Purpose Post-transplant malignancy is diagnosed in approximately 18% of heart transplant (HTx) recipients and is a leading long-term cause of death among these patients. The association between exposure to rabbit anti-thymocyte globulin (rATG), a polyclonal depleting antibody used for its immunomodulatory activity, and incidence of malignancy in HTx is unclear. Methods This is a single-center, retrospective chart review of all HTx recipients who received rATG induction between October 1, 2008 and December 31, 2015. ICD-9 codes were used to identify HTx patients who were diagnosed with any malignancy post-transplant (cases). A nested, case-control study design was used to determine the relative risk of rATG exposure with the incidence of malignancy post-transplant. Cancer cases were matched to controls in a 1:2 method based on age, sex, Epstein Barr Virus donor/recipient status, and year of transplant. Secondary analyses amongst 1:2 matches examined the impact of maintenance immunosuppression exposure on cancer risk using a weighted equation composed of the drug dose, duration, and trough values when applicable. Results Of the 126 patients included in the study, 25 developed malignancy. These 25 patient cases were matched to 50 control patients. The primary endpoint was to evaluate the association of rATG on the risk of malignancy. The median cumulative rATG dose in milligrams (mg) between groups was 365mg in cases and 465mg in controls (OR 0.94, 95% CI 0.79 - 1.11, p=0.46). The cumulative dose of rATG in mg/kg was 4.7 mg/kg in cases vs. 5.7 mg/kg in controls (OR 0.96, 95% CI 0.82 - 1.12, p=0.59).
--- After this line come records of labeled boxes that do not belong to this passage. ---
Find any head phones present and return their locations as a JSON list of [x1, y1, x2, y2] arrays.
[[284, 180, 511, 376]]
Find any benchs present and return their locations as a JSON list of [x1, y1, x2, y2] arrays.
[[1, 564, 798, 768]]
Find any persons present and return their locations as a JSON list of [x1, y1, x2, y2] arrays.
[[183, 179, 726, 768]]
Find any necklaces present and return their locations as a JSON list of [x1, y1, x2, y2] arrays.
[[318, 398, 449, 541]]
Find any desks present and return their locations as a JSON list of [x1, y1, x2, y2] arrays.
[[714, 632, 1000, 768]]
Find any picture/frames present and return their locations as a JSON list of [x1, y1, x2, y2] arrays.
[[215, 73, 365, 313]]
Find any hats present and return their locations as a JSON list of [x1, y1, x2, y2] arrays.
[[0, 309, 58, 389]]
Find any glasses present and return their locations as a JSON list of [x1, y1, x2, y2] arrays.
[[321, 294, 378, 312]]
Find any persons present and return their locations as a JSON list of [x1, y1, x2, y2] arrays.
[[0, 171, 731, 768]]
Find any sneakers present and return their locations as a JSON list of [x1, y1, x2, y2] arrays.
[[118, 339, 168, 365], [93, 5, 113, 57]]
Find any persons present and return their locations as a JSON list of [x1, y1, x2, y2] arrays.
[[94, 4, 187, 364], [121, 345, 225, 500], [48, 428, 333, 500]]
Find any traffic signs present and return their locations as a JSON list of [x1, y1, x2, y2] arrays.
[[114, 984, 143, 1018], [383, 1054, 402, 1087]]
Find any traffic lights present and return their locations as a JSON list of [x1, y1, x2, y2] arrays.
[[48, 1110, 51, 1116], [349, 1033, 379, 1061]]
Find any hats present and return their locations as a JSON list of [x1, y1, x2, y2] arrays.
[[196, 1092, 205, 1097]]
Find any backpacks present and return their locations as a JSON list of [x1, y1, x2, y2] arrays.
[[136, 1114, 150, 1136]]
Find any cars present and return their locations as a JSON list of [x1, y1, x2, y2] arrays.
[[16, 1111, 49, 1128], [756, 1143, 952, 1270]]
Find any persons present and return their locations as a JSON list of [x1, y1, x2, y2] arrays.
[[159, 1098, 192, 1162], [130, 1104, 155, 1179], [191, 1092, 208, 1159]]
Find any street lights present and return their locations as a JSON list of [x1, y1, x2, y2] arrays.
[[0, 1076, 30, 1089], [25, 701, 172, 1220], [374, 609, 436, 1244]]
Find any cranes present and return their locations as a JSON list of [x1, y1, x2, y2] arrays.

By both univariate and multivariate analyses, there were no statistically significant differences in malignancyassociated with the usage of or quantified exposure to tacrolimus, sirolimus, cyclosporine, or mycophenolate mofetil, although sirolimus showed anti-oncotic trends. Conclusion The results of this study demonstrate current rATG dosing strategies may not singularly be associated with malignancy development as previous dosing strategies suggested. Additional investigations are needed to explore the multiple factors associated with post-transplant malignancy as well as the possible modulating effect of sirolimus.